**The problem**
Reproduce the line with "german sheperd dog" and everything after it in the listing below, exactly, both ends included. No pictures.

Start of Data under study

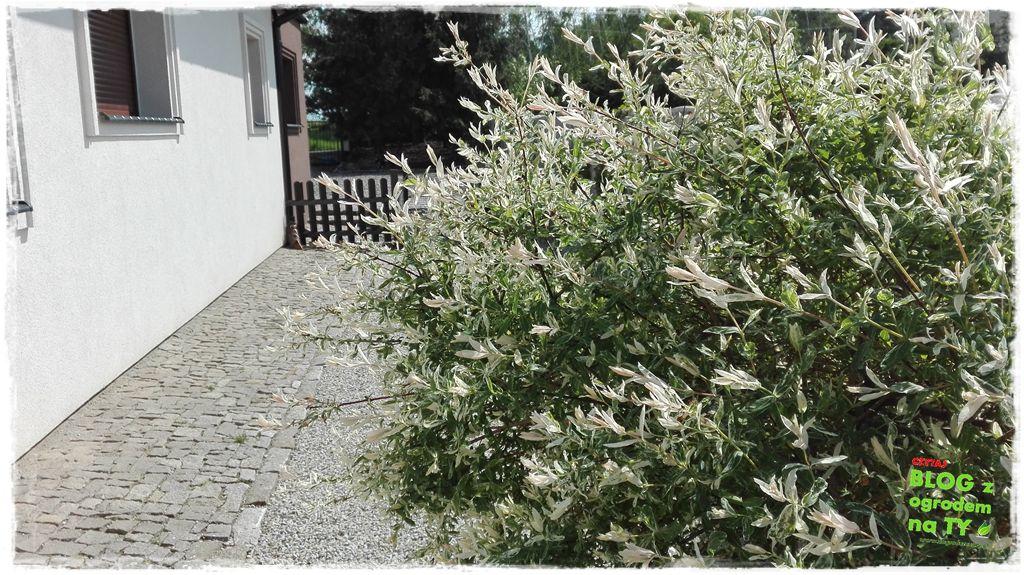 mój ogród zogrodemnaty5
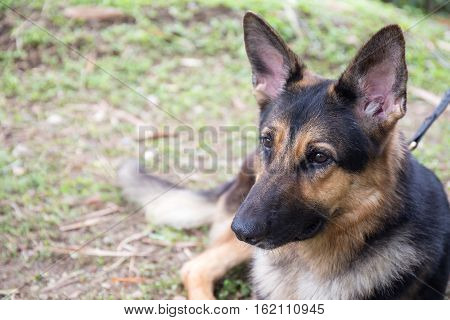 german sheperd dog in police k-9 unit wait for bomb search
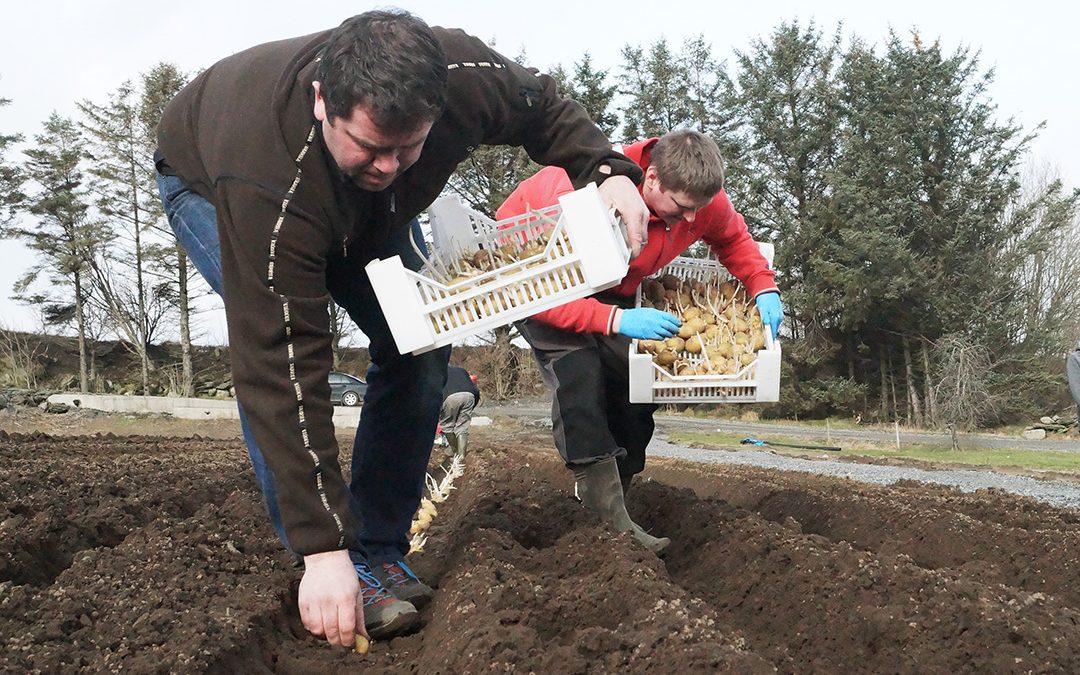 Fortsatt rom for økt potetproduksjon i Rogaland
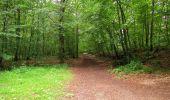Randonnée Marche PIERREFONDS - en forêt de Compiègne_1_étang de St-Périne_la Michelette - Photo 132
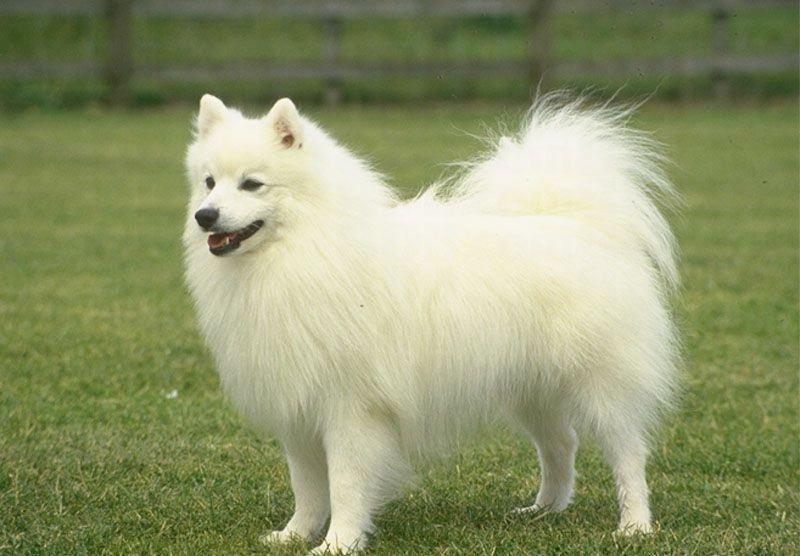 Cute Dogs Pomeranian Dog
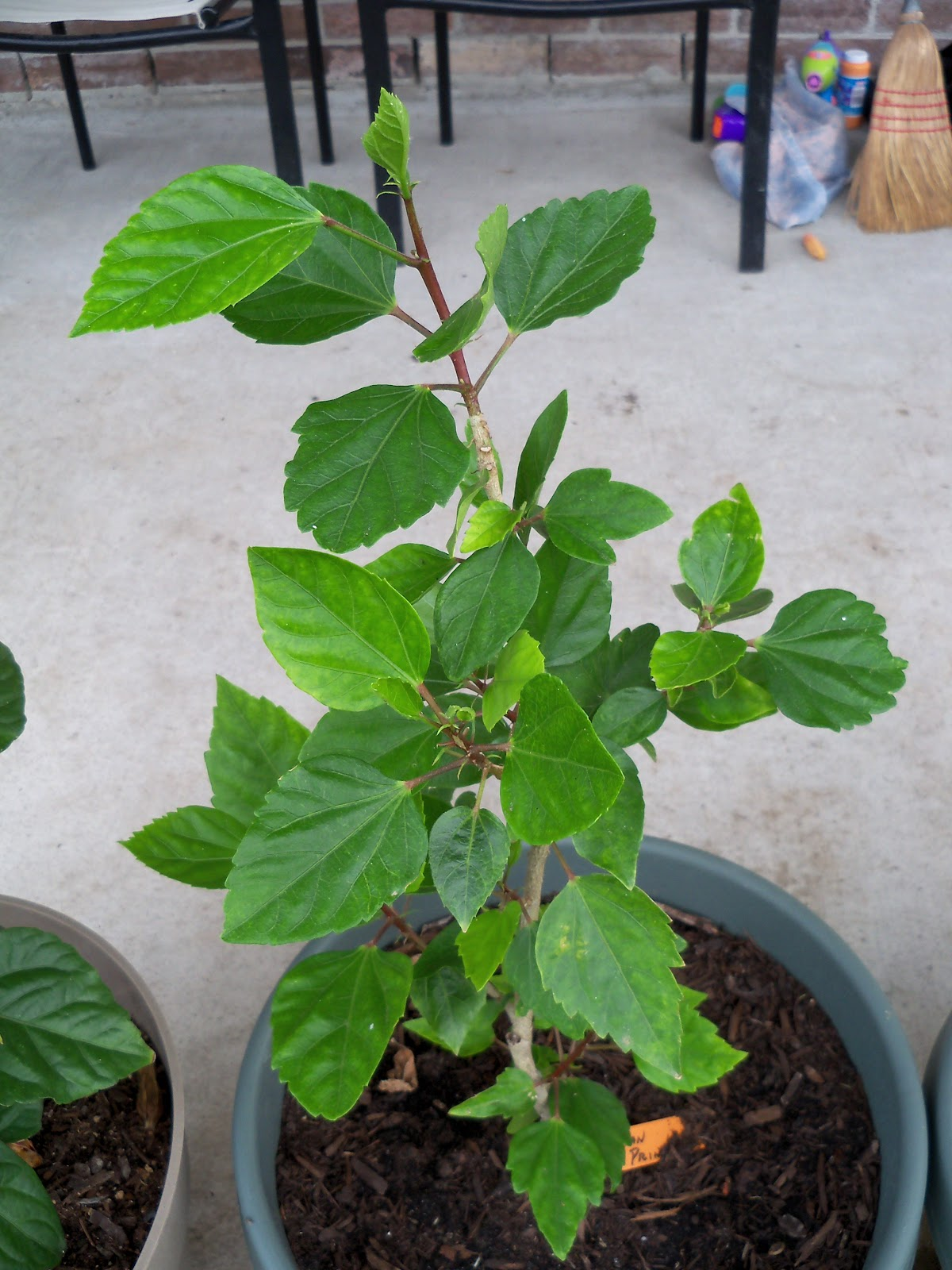 Gardening 2010, Part Two - 101_2303.JPG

End of Data under study

**Output of the task**
 german sheperd dog in police k-9 unit wait for bomb search
 Fortsatt rom for økt potetproduksjon i Rogaland
Randonnée Marche PIERREFONDS - en forêt de Compiègne_1_étang de St-Périne_la Michelette - Photo 132
 Cute Dogs Pomeranian Dog
 Gardening 2010, Part Two - 101_2303.JPG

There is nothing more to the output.